A exumação da alma de Zola Jesus é feita através da dor e da morte. A norte-americana de origem russa marcou o seu regresso aos discos em junho passado com o soberbo single “Exhumed” que ganha agora uma narrativa visual própria. O arranque da canção dá imediatamente o salto para a densidade e a profundidade da sua natureza interior, elevando desde logo a sua carga dramática; depois, a pujança das precursões e da voz de Nka Rosa Danilova entrelaçam-se numa dança tribal como se fossem dominadas por uma tormenta. A canção decorre então de uma tensão tortuosa em busca da libertação do seu ser.

A deusa gótica fala sobre a escuridão que as pessoas carregam dentro de si e na incessante busca de um antídoto para a dor. A sinistra linguagem sonora é a condutora para o desprendimento das amarras das forças malignas que a assombram. Zola Jesus confessa que o processo de concepção do seu novo disco gira em torno da morte e da perda. A ideia consiste em refletir sobre como nos libertamos da dor da morte, da família ou de amigos, mas também fala sobre o fim das relações, sobre o que resta delas e sobre como se recupera de toda essa imensa dor.

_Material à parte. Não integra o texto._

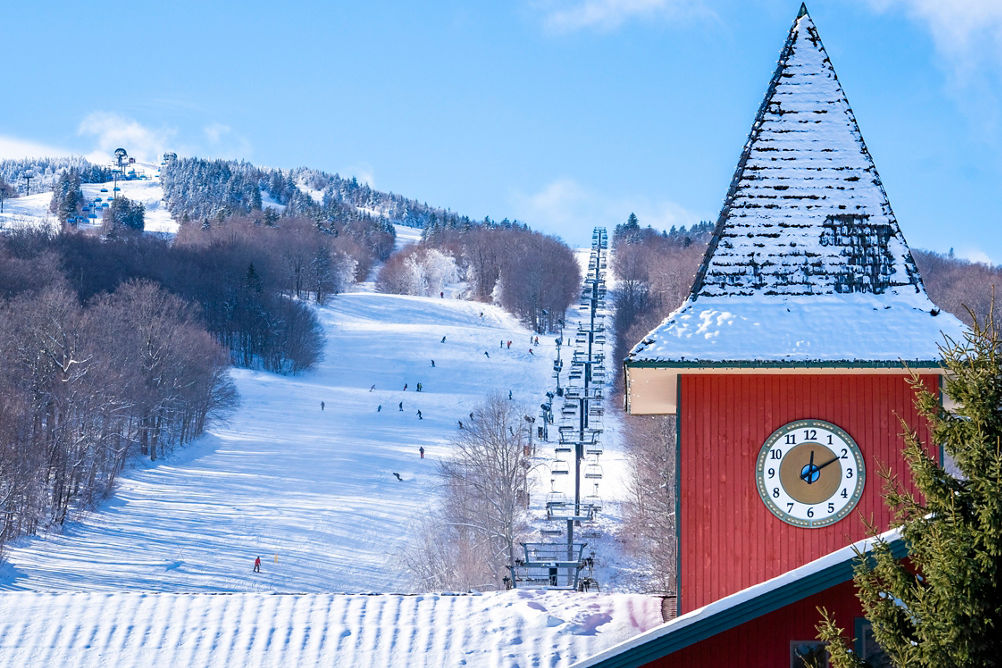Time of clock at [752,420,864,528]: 12:10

A poderosíssima voz de Zola é estendida ao limite da sua capacidade e das suas forças, contributo essencial para o formato desta canção. É como se pretendesse levar até à exaustão a possibilidade de sentir tamanha mágoa, para permitir-se purgar e finalmente se libertar de forma a sair das sombras; como se tivesse que descer ao Inferno de Dante para regressar mais forte do que nunca.

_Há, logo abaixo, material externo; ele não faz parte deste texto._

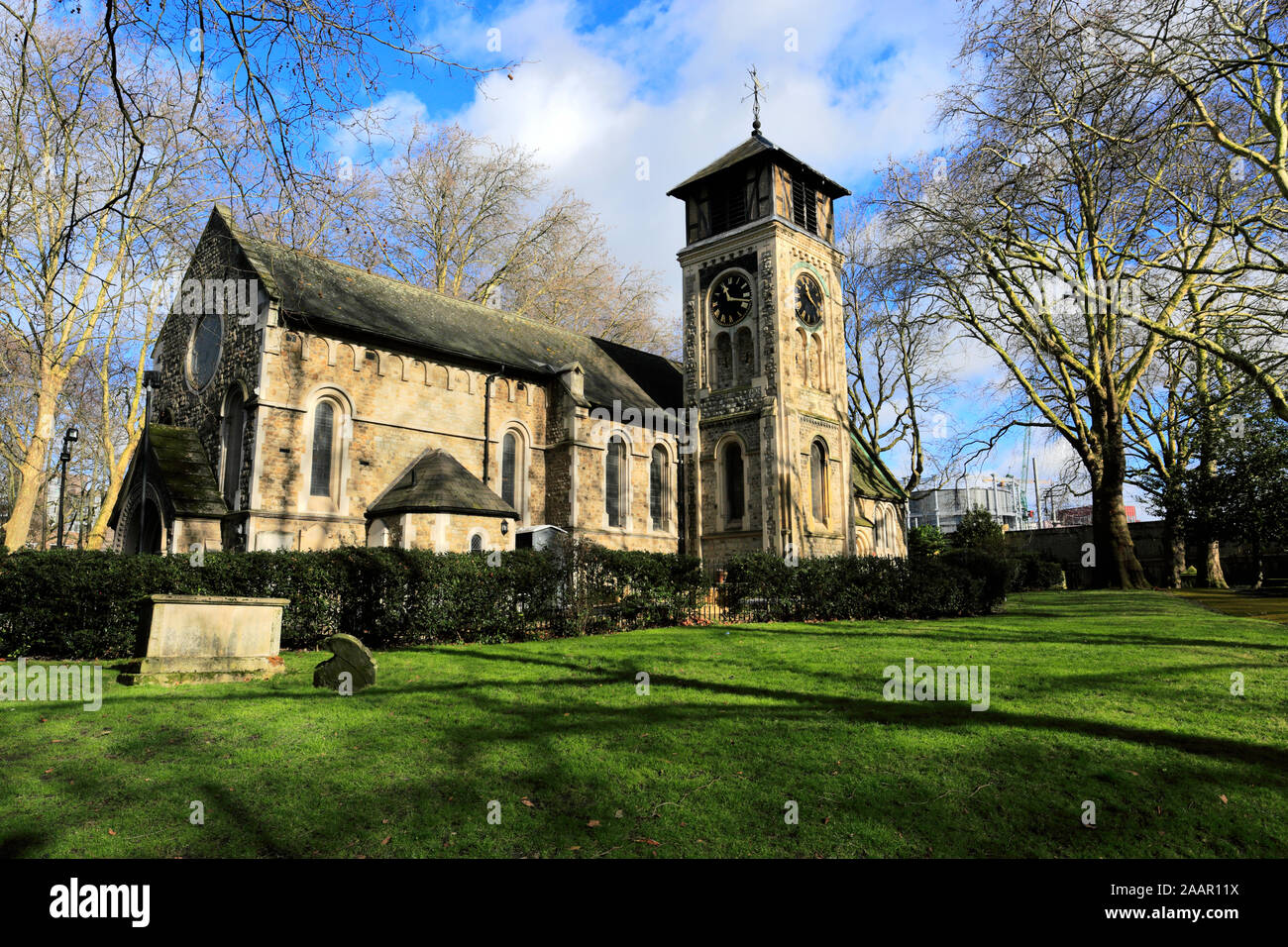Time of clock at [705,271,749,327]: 11:17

O vídeo ficou ao cuidado de Jacqueline Castel, realizadora e colaboradora de longa data de Zola Jesus. Filmado num único dia, a autora pretendia captar a intensidade da luz do bosque em contraste com a sua sombra. O ambiente cénico deambula entre o terror da exumação do corpo e da alma, recorrendo por isso a técnicas de captação de imagem fortes e insinuantes capazes de exprimir ao mais alto nível as emoções da canção.

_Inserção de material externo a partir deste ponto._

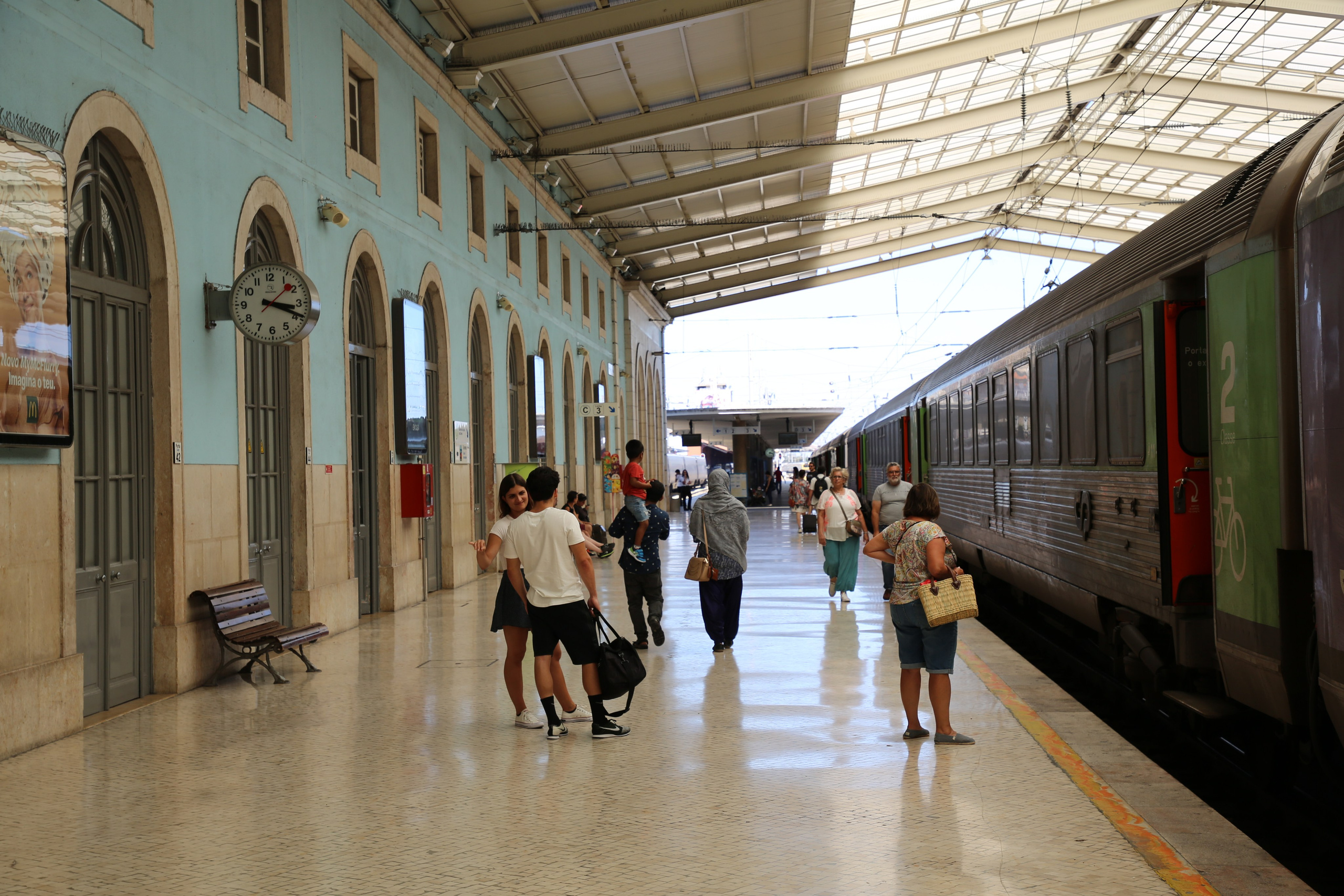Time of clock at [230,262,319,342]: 3:18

Retirado do próximo álbum Okovi, o tema descortina um pouco o que podemos esperar deste seu novo registo de originais. O disco chega às lojas a 8 de Setembro com a chancela da Sacred Bones. Também na mesma data, será editado o álbum Stridulum, que compreenderá os EPs Stridulum e Valusia – ambos originalmente lançados em 2010 -, juntando-os numa só edição.